Data Science
Twitter Content Analysis of Various Armed Forces
Work done under Dr. Amit Awekar at IIT Guwahati
In our work, we analyze and carry out a systematic comparison of social media presence of seven major national armies including India, USA, Pakistan, Australia, Russia, France and Britain and perform in-depth analysis for their verified Twitter handles. We analyze the structure of the tweet, topics discussed by each army handles and the type of content discussed in the tweets.
Highlights
- Analyzed Max Retweet day, Content of Top Tweets, Interactive Measure, Top Hashtags and User Mentions.
- Performed Topic Modeling using Twitter-LDA models.
- Classification of tweets into 6 categories based on their content mainly Deaths, Promotions, Important Day, Humanitarian Work, Current Affairs and Miscellaneous using rule-based learning, Convolutional Neural Network, Recurrent Neural Network and Hierarchical Neural Network.
- Studied the information diffusion of these handles and also generated the time after which retweet count approaches long tail. This basically means that tweet gets a negligible number of retweets after this time and becomes irrelevant.
Tags
Python, scikit-learn, Tweepy, Numpy, Matplotlib, Pandas, NLTK, Keras, Jupyter Notebook, BeautifulSoup, Java, java-common.
D-Grafica: Extensive Summarization of Data Images
A Data-Chart Classification, Extraction and Summarization program that uses TensorFlow, MATLAB for IP and text recognition and a pre-trained Deep Learning Convolutional Neural Network model called Inception (V3). It also helps in reconstructing them with the original data values and produce better search results.
Highlights
With Google, we extract over 6000 visualizations, and classify them with 90% accuracy, across 12 visualization types.
Tags
Python, Tensorflow, Tkinter
Information Extraction from Scientific Data Charts
It is an Image-Processing application for the automatic extraction of Data-Points from Scientific Data Charts. It also helps in reconstructing them with the original data values and produce better search results.
Using the tool
- Once the GUI starts, from the toolbar, select the open image button to select and open the desired chart image. From the toolbar, click on the Reconstitution button. Image Preprocessing will start.
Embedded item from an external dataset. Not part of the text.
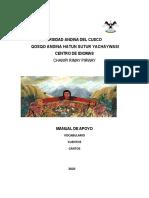 MANUAL DE APOYO -PARA EL QUECHUA.docx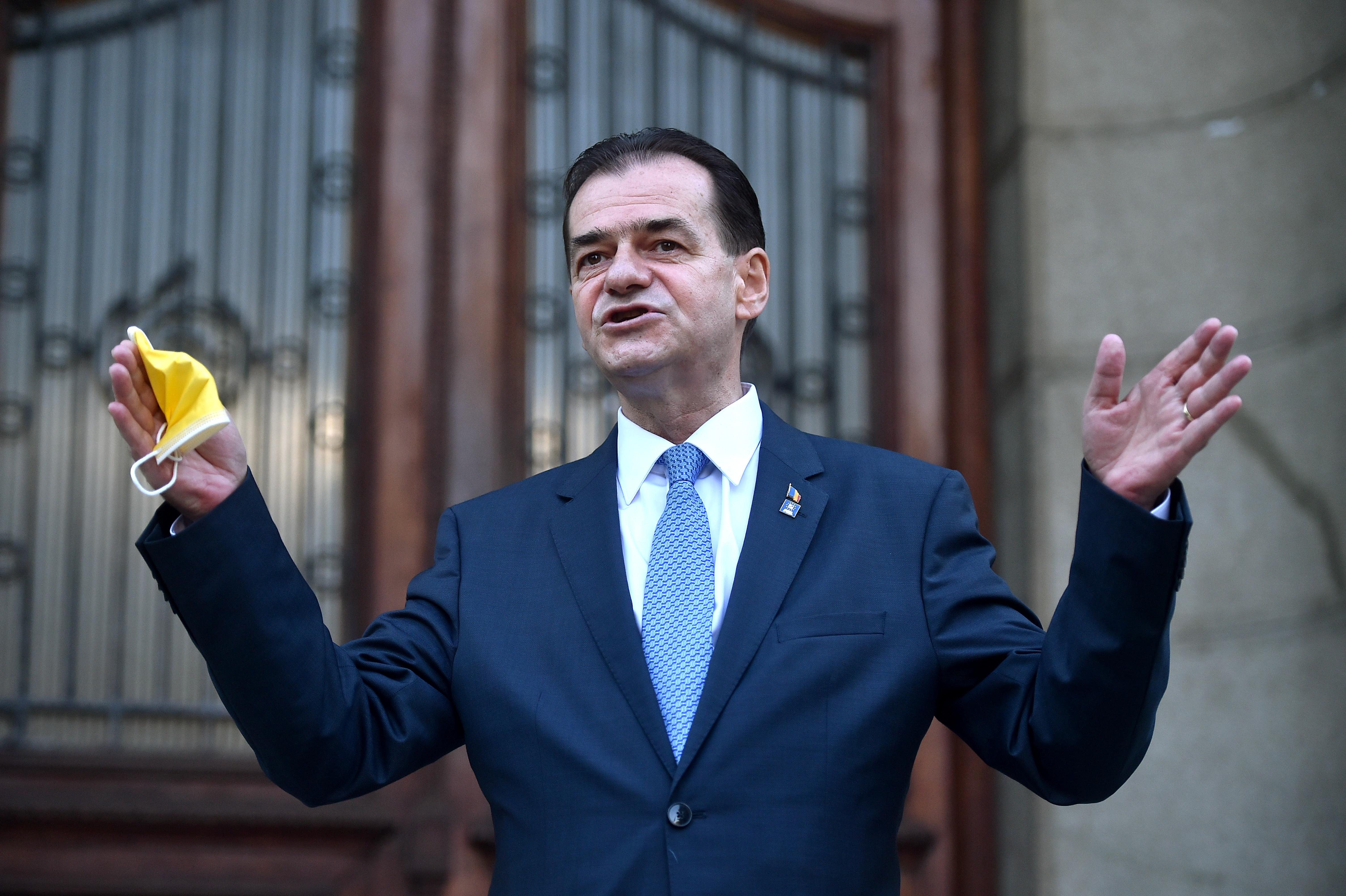 Ludovic Orban: Dacă-l va desemna premier pe Florin Cîţu, Iohannis va încălca o decizie a CCR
- Application will ask to remove the Grids and other Unnecessary information. Segmented curve will be shown.
- From the Menubar, select the appropriate Image-Processing and Scale parameters for better reconstitution.
- Now select the option to build the curve from the toolbar. Data Points will be extracted from the plot.
- Finally, click on the save button to save all the data points into a text file.
Tags
MATLAB